Hungary set to lose EU funding

Having failed to deliver on earlier plans, Hungary is almost certain to have to take on upwards of 300,000 euros of water management and quality improvement projects that were to be financed by the European Union. For a variety of reasons, numerous significant projects are not going to be completed by the deadlines. This means that timeframes for the development of these key infrastructure projects will be extended, and the state has the legal obligation to bear the costs.   

Hungarian governments dread the prospect of being unable to draw down the full amount of development funding allocated for the country within the EU’s normal budgetary periods. These funds, which are essentially “free money”, are especially important as almost all developments are financed through Brussels, and being unable to make use of the available funding for any reason is a major political blow. The worst that could happen is missing the end of the designated accounting period, at that point all the costs for approved projects that have not been completed fall on the Hungarian treasury.

This seems to be the most likely outcome for significant amounts of EU funding earmarked for water management projects:’s inside source says there is no chance of reaching completion by June 30, 2015, the deadline for finalising the books for the 2007-2013 EU budgetary period.

The most important funding framework involved was KEOP, which was to distribute 1.5 trillion forints (€4.8 billion) for environmental, waste management, water treatment and other related purposes.
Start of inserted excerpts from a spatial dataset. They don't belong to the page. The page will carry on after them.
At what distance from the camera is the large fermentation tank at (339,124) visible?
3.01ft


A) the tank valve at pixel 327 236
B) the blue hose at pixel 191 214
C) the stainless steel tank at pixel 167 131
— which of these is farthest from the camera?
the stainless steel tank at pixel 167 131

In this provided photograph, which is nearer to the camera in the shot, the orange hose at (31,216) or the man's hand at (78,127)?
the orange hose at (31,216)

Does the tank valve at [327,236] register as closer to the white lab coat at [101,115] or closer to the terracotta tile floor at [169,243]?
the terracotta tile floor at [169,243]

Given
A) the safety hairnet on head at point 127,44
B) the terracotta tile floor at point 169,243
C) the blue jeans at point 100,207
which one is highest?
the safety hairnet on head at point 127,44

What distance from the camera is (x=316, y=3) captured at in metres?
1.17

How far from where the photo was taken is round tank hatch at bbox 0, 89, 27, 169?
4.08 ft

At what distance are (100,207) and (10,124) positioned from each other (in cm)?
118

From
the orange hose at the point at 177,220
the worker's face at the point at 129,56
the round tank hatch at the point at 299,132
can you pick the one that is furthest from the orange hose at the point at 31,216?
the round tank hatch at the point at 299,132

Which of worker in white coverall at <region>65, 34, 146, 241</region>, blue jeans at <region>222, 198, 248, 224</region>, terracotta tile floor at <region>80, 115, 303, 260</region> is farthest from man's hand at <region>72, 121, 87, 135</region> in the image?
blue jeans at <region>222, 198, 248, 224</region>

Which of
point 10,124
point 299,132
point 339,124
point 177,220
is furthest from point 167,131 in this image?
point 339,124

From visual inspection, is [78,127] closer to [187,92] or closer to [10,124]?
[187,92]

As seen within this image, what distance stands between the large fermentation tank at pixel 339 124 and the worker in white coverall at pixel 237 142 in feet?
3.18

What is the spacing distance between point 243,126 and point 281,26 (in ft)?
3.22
This is a huge amount of money, approximately 5% of Hungary’s gross domestic product.

Water management, especially flood prevention measures were marked a priority. Since 2009, 336 billion forints (more than 1 billion euros) have been allocated for this purpose, meaning this is the amount that has to be spent by the time the books are closed. So far, however, only 40% of the earmarked sum has been called on. To avoid losing the remaining funds, Hungary has less than a year to spend the other 60%.

Unfortunately, based on the progress achieved in the past five years and the state of affairs now, this is completely unrealistic.

Taking into account the projects underway and the rate of completion, it almost guarantees that at least 101 billion forints (€322,000) worth of approved projects will not be completed in time. The sluggish progress of these projects is all the more surprising given that around 60% of the soon-to-be-lost funding was dedicated to flood prevention projects, where recent years have seen intense and regular flooding cause extensive damage in areas around Hungary’s rivers.  The government should have had a strong interest in making a bigger effort to advance these ventures.